Gülsu' nun sorusuyla uygun  bir şekilde açıklamaya çalıştım.
-Bazen övgü insanin kendisini yüceltildiğini hissetmesine sebep veriyor ve bu insani büyüklenmeye hatta kibre kadar götürüyor. "
İşte bu yüzden övüldüğümü hissettiğim an konuyu başka yere çekmeye çalışırdım çoğu zaman.
İkisi bu duyduklarını daha önce bu şekilde düşünmediklerini belirtmişti.

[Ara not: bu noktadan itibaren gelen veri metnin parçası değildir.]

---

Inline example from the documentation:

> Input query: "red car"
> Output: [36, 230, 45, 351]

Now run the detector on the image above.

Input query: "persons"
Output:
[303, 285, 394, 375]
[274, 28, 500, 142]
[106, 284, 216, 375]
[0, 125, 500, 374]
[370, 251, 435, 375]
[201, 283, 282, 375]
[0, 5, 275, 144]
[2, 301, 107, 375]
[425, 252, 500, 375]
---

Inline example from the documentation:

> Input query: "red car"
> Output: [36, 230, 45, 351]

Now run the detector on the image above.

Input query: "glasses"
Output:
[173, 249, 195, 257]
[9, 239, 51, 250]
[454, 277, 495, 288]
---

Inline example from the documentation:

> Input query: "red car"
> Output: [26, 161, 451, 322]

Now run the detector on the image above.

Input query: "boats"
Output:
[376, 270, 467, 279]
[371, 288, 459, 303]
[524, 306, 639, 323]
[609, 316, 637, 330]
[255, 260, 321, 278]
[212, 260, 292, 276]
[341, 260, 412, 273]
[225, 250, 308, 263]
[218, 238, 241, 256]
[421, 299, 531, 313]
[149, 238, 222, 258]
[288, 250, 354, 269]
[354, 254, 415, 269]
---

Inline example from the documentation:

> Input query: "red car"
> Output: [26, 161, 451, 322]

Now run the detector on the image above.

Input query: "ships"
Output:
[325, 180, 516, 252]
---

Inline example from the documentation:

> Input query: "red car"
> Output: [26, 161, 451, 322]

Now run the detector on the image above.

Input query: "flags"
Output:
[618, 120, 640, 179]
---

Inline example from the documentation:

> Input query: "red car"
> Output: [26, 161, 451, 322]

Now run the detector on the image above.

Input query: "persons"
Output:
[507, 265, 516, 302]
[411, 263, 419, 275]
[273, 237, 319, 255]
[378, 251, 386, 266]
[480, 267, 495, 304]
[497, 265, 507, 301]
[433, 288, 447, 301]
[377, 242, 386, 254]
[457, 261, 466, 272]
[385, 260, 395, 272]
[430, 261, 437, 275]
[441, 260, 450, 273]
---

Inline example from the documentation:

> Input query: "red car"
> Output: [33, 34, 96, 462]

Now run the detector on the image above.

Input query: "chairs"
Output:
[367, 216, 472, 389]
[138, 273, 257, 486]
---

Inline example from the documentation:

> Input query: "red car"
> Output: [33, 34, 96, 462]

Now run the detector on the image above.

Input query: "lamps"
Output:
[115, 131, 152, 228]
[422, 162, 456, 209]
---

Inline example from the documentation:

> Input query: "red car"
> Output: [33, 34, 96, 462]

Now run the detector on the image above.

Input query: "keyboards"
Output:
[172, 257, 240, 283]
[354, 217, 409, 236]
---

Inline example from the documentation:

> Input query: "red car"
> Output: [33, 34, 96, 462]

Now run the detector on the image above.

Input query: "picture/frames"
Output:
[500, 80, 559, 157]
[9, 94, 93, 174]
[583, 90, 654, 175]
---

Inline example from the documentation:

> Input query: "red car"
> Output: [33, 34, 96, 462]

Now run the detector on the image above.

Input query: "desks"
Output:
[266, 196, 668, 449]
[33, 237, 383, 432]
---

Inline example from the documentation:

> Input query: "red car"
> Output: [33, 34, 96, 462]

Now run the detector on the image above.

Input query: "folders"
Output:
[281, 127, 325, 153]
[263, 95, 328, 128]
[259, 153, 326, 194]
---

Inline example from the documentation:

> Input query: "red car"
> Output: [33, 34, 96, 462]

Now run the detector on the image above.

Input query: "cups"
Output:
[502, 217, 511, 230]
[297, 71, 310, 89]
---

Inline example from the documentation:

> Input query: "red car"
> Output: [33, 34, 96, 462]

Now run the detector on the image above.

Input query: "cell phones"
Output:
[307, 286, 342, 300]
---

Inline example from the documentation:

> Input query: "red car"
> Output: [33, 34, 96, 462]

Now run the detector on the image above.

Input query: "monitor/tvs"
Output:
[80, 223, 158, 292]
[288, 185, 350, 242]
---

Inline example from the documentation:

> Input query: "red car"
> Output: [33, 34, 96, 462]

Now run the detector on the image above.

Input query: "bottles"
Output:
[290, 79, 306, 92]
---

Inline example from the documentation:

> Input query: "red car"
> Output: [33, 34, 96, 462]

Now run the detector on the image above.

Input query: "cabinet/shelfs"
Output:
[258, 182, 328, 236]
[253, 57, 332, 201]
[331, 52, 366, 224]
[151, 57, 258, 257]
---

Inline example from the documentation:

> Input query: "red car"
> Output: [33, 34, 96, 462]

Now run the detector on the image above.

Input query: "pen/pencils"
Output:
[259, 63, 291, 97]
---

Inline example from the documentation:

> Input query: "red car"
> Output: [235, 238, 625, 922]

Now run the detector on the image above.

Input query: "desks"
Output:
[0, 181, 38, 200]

Gülsu 'nun bugün gerçekten canının başka bir şeye sıkkın olduğunu anlamıştım. Daha sonra sormayı aklımın kenarına not ettikten sonra kızlarla sürekli konusu değişen sohbetlere devam ettik.Orucun dahi farz olduğunu yeni öğrenmişlerdi.Din yönünden bu kadar eksik olmasının sebepleri ailelerinin yaşam tarzları ve çocuklarını sadece derslere adapte ettiren tutumları olduğunu Gülsu'yla  birbirimize ailelerimizi anlattığımız zaman anlamıştım.Ama bunun için geç değildi elbetteki. Ne demişler; zararın neresinden dönersen kardır.
.
Sabah namazına çağıran ezanın sesi kulaklarımı doldurunca içimi tarif edilmez huzur kaplamıştı. Hemen şeytanın oyununa gelmemek için üzerimdeki yorganı kaldırıp yerden kalktım. Gülsu ve ben yerde yatağımızı yapmıştık. İleyda ise kendi yatağında yatmıştı. İleyda'nın odasından çıkıp banyoya ilerledim. Evde kimsenin olmadığını bildiğimden rahatça hareket edebiliyordum. Saçlarımı topuz yaptıktan sonra abdestimi aldım. Salona geçip bıraktığım namaz elbisem ve seccademi koltuktan aldıktan sonra namaz elbisemi giydim.Kızlar bu gece burada kalacağımızı söylediklerinden hemen sonra aşağı inip seccademi ve namaz elbisemi almıştım.İçeri giren sokak lambasıyla yeteri kadar görebildiğim için ışığı açmamıştım. Kıbleye göre seccadeyi serip namazımı eda etmeye başladım.
Sukunetle ve huzurla kıldığım namazdan sonra duamı da ettim. Seccadeyi katlayıp koltuğun üstüne koyduktan hemen sonra ışık açılmıştı. Daha kim olduğunu görmeden gözüm elindeki bıçağa gitmişti ve o saniyeden sonra evi benim çığlığım almıştı.